Guida destacou a importância da Fundape para a Ufac e para outras instituições da Região Norte. Para ela, a fundação passou por um processo de fortalecimento nos últimos anos. “A Fundape hoje nos faz realizar, na verdade, todas as parcerias de formação de docentes, de ensino, de pesquisa, de extensão, de inovação”, afirmou.
Segundo a reitora, a fundação ampliou sua atuação para além do Acre, atendendo também instituições de Rondônia, Amapá e Roraima. “Olha a grandeza disso. E nós, enquanto Universidade Federal do Acre, temos que nos orgulhar”, pontuou.
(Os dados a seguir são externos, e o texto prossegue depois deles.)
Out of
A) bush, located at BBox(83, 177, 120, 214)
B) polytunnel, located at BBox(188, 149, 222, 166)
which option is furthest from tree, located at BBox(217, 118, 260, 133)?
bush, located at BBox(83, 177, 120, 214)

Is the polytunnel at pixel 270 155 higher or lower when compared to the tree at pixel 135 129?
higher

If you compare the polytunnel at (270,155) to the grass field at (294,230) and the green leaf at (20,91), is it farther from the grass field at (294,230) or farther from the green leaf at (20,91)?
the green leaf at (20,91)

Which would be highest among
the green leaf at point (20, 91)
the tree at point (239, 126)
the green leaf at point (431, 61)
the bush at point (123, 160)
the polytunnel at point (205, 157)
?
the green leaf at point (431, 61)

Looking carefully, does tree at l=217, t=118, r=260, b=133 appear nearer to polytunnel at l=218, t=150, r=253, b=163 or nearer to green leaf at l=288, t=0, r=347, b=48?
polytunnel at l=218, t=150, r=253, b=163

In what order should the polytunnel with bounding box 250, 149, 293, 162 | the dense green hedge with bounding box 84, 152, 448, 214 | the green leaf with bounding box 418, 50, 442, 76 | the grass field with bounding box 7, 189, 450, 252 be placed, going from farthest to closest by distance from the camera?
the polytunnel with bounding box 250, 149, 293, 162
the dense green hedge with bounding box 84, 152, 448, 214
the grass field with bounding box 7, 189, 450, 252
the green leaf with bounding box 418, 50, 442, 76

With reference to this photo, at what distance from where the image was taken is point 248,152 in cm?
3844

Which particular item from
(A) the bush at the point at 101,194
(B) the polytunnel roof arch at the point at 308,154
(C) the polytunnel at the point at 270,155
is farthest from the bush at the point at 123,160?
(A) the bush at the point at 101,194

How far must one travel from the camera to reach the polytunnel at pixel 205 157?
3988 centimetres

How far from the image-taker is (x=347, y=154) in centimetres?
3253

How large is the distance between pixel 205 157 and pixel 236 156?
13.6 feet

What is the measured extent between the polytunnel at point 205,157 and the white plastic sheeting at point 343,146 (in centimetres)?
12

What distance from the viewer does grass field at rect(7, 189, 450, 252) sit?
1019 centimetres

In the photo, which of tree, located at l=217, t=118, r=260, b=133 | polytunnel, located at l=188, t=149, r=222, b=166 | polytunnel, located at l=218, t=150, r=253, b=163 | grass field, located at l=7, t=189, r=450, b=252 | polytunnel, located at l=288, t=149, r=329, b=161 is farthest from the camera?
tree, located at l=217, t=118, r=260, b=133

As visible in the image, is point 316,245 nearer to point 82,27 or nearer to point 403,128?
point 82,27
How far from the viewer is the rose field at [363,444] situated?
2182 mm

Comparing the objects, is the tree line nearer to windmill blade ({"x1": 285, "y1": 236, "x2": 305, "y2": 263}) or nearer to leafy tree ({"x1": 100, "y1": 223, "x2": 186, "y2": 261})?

O diretor-presidente da Fundape, Ismar Bernardo de Araújo, disse que a inauguração da sede própria representa uma conquista construída com dedicação, trabalho em equipe e visão de futuro. “Hoje não celebramos apenas a abertura de um novo espaço físico; celebramos uma conquista construída com dedicação, trabalho em equipe, visão de futuro e confiança.”

Ismar lembrou que a Fundape foi instituída em 22 de junho de 1998 e completa 28 anos em 2026. Atualmente, a fundação conta com 38 colaboradores, representa quatro universidades federais, três institutos federais e um hospital universitário, estando presente em quatro Estados da região Norte.
Membro fundador da Fundape e pró-reitor de Planejamento da Ufac, Alexandre Hid, relembrou a criação da fundação e os desafios enfrentados ao longo da trajetória institucional. “Hoje a fundação está aí forte e firme para maiores e melhores desafios.”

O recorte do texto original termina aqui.